The Company and certain subsidiaries have net operating loss carryforwards of ¥138,428 million ($1,665 million) at March 31, 2011, which expire as follows:

 

Year ending March 31,

   Millions of yen      Millions of
U.S. dollars
 

2012

   ¥ 9,394       $ 113   

2013

     13,302         160   

2014

     6,013         72   

2015

     21,856         263   

2016

     22,661         273   

Thereafter

     65,202         784   
                 

Total

   ¥ 138,428       $ 1,665   
                 

 

Net deferred tax assets and liabilities at March 31, 2010 and 2011 are reflected in the accompanying consolidated balance sheets under the following captions:

 

     Millions of yen      Millions of
U.S. dollars
 
     2010      2011      2011  

Other assets

   ¥ 83,483       ¥ 91,063       $ 1,095   

Income taxes: Deferred

     160,905         160,518         1,930   
                          

Net deferred tax liability

   ¥ 77,422       ¥ 69,455       $ 835   
                          

 

The Company and its subsidiaries adopted ASC 740 (Income Taxes).
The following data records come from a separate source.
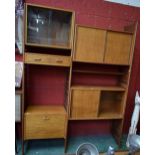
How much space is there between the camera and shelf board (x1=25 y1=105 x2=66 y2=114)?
199 cm

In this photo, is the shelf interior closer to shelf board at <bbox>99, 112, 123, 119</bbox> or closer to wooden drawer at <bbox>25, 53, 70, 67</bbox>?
shelf board at <bbox>99, 112, 123, 119</bbox>

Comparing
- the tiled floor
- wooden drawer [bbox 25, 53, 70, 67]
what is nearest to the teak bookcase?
wooden drawer [bbox 25, 53, 70, 67]

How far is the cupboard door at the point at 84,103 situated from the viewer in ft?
6.70

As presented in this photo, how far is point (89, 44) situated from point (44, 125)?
1220mm

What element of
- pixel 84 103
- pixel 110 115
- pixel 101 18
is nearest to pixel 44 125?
pixel 84 103

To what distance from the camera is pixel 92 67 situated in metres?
2.41

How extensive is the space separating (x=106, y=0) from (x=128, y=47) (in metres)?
0.82

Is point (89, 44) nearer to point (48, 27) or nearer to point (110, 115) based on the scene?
point (48, 27)

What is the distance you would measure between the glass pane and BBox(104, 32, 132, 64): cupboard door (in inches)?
22.2

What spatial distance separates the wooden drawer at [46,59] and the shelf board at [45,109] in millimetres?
648

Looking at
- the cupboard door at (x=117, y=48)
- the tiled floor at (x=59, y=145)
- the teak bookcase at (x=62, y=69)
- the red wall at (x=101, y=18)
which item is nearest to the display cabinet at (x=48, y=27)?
the teak bookcase at (x=62, y=69)
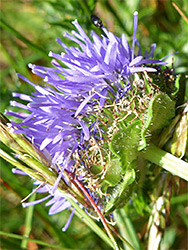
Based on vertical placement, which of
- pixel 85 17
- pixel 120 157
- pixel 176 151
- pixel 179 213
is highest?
pixel 85 17

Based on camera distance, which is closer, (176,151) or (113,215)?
(176,151)

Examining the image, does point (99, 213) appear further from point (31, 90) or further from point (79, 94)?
point (31, 90)

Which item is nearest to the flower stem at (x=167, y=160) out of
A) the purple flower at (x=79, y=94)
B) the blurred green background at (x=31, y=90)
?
the purple flower at (x=79, y=94)

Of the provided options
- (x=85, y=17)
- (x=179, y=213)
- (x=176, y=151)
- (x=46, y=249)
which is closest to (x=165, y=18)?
(x=85, y=17)

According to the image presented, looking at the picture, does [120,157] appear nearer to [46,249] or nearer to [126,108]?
[126,108]

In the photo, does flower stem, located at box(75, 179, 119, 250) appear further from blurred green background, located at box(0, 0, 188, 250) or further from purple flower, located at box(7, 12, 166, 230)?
blurred green background, located at box(0, 0, 188, 250)

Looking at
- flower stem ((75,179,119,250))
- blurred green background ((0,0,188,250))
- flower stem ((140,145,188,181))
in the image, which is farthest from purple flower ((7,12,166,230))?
blurred green background ((0,0,188,250))

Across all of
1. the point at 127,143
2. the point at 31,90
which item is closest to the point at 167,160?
the point at 127,143

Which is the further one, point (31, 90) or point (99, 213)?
point (31, 90)
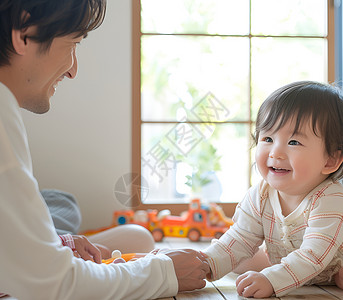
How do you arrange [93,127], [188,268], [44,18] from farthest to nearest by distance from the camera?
[93,127] < [188,268] < [44,18]

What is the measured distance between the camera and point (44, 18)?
3.17ft

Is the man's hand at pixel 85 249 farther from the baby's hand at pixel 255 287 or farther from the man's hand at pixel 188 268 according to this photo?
the baby's hand at pixel 255 287

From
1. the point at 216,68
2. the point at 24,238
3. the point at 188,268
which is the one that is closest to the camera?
the point at 24,238

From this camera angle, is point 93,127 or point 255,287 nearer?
point 255,287

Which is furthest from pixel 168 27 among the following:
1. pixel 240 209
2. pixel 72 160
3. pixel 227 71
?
pixel 240 209

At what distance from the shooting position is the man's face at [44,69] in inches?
39.8

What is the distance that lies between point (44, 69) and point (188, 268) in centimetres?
53

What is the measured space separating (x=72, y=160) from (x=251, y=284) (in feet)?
5.45

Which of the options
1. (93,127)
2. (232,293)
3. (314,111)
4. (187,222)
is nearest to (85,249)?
(232,293)

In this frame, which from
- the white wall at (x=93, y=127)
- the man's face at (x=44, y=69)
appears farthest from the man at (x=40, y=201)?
the white wall at (x=93, y=127)

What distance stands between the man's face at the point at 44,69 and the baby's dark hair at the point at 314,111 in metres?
0.53

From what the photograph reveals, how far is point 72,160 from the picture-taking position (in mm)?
2668

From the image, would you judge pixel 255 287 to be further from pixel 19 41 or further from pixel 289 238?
pixel 19 41

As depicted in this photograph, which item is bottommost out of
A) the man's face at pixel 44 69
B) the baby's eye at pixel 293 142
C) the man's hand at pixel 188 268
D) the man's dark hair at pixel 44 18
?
the man's hand at pixel 188 268
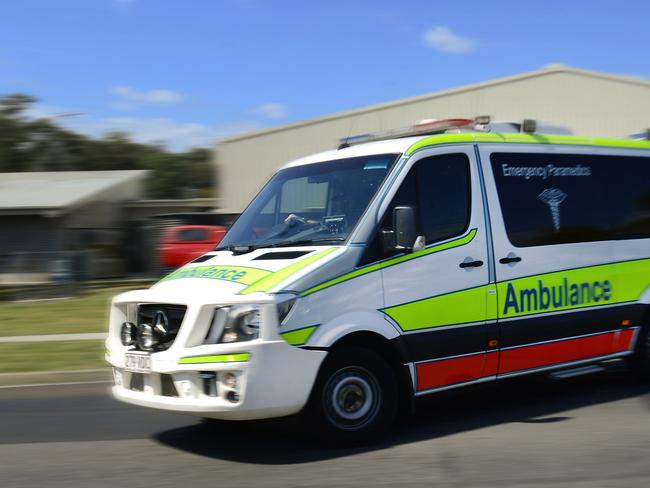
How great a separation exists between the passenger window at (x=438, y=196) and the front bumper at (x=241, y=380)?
4.16ft

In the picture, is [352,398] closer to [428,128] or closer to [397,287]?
[397,287]

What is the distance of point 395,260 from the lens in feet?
19.6

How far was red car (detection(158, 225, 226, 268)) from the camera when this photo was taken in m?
22.2

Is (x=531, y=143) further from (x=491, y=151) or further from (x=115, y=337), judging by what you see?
(x=115, y=337)

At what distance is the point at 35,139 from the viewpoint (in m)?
53.7

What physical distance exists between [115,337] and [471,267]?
279 cm

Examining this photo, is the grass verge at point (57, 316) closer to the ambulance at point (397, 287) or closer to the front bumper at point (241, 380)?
the ambulance at point (397, 287)

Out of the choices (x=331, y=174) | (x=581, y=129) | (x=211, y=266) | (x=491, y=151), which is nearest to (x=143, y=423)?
(x=211, y=266)

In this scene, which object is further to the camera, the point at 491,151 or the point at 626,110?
the point at 626,110

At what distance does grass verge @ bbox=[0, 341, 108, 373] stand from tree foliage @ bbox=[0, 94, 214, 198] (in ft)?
118

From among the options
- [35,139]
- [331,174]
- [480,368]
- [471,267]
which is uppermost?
[35,139]

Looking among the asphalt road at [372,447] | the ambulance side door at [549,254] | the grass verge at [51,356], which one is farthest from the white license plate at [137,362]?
the grass verge at [51,356]

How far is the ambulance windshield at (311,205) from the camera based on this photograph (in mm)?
6145

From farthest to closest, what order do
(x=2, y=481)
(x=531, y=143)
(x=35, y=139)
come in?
1. (x=35, y=139)
2. (x=531, y=143)
3. (x=2, y=481)
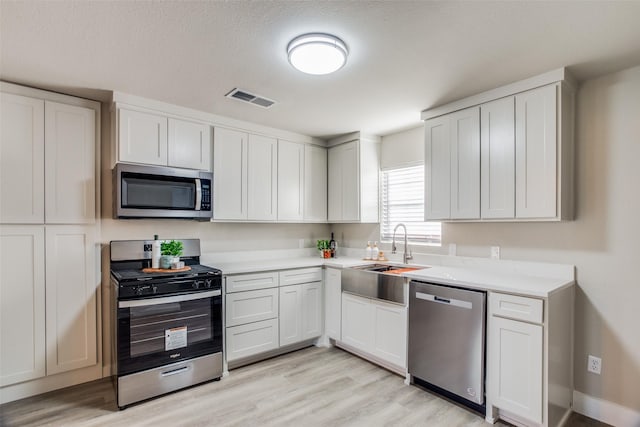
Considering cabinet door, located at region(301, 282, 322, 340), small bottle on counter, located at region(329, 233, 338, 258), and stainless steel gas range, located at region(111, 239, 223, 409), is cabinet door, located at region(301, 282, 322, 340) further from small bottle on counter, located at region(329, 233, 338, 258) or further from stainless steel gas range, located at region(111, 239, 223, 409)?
stainless steel gas range, located at region(111, 239, 223, 409)

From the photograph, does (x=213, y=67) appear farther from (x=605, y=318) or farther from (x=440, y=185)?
(x=605, y=318)

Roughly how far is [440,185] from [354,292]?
1.32m

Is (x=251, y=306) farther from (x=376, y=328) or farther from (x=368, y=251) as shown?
(x=368, y=251)

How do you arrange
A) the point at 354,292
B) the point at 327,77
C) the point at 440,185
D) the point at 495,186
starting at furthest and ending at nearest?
the point at 354,292 → the point at 440,185 → the point at 495,186 → the point at 327,77

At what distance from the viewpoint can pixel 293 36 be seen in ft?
6.22

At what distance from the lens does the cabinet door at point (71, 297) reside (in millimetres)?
2715

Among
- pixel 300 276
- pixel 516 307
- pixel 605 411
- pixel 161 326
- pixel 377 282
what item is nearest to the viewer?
pixel 516 307

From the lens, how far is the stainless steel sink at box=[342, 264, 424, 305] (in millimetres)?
2869

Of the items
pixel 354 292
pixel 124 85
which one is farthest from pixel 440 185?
pixel 124 85

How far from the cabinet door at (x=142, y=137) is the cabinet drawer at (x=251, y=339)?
168 centimetres

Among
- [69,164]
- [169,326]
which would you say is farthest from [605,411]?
[69,164]

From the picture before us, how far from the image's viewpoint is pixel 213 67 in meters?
2.28

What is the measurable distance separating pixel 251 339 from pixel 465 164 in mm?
2507

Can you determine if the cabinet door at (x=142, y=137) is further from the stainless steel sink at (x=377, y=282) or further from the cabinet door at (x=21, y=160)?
the stainless steel sink at (x=377, y=282)
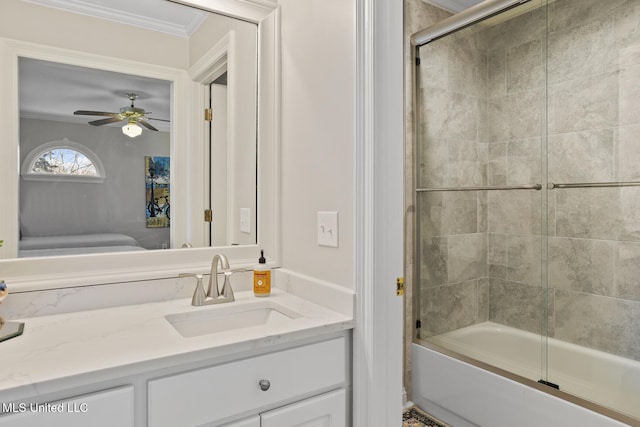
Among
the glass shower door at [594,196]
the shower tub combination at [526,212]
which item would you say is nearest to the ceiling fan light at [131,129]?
the shower tub combination at [526,212]

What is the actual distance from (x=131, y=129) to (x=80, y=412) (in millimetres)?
948

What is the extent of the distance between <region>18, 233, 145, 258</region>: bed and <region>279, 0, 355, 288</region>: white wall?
590mm

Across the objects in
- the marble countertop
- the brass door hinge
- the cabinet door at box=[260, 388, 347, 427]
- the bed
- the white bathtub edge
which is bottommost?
the white bathtub edge

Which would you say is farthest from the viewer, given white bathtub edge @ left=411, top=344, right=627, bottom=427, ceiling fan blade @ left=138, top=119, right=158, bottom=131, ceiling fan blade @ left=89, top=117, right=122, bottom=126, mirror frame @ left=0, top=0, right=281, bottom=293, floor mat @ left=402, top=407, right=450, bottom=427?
floor mat @ left=402, top=407, right=450, bottom=427

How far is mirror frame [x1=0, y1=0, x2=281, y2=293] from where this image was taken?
124 centimetres

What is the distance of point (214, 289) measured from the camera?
1.43 metres

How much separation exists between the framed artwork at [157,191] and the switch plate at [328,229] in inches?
22.9

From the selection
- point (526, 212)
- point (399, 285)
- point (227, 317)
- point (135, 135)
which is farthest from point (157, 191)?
point (526, 212)

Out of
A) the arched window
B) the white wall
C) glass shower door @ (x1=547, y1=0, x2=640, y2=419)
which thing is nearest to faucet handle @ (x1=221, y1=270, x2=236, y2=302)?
the white wall

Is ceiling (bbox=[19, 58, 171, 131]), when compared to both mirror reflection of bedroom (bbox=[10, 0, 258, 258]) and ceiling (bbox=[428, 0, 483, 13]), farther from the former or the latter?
ceiling (bbox=[428, 0, 483, 13])

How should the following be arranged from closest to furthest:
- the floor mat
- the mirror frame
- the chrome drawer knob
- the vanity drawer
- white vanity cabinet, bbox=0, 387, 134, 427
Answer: white vanity cabinet, bbox=0, 387, 134, 427 → the vanity drawer → the chrome drawer knob → the mirror frame → the floor mat

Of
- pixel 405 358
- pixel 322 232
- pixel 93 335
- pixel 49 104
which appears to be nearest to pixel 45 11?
pixel 49 104

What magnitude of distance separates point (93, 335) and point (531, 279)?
2310 millimetres

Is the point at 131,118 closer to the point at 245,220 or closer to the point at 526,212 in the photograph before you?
the point at 245,220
The unrecognized tax benefits as of March 31, 2010 and March 31, 2011 were not material. The Company and its subsidiaries believe that it is not reasonably possible that the total amounts of unrecognized tax benefits will significantly increase or decrease within 12 months of March 31, 2011.

 

The total amounts of penalties and interest expense related to income taxes recognized in the consolidated balance sheets as of March 31, 2010 and March 31, 2011, and in the consolidated statements of income for the years ended March 31, 2009, 2010 and 2011 were not material.

 

The Company and its subsidiaries file tax returns in Japan and certain foreign tax jurisdictions. The Company is no longer subject to ordinary tax examination for the tax years prior to fiscal 2011, and its major domestic subsidiaries are no longer subject to ordinary tax examination for the tax years prior to fiscal 2007, respectively.

 

Subsidiaries in the United States remain subject to a tax examination for the tax years after fiscal 2001.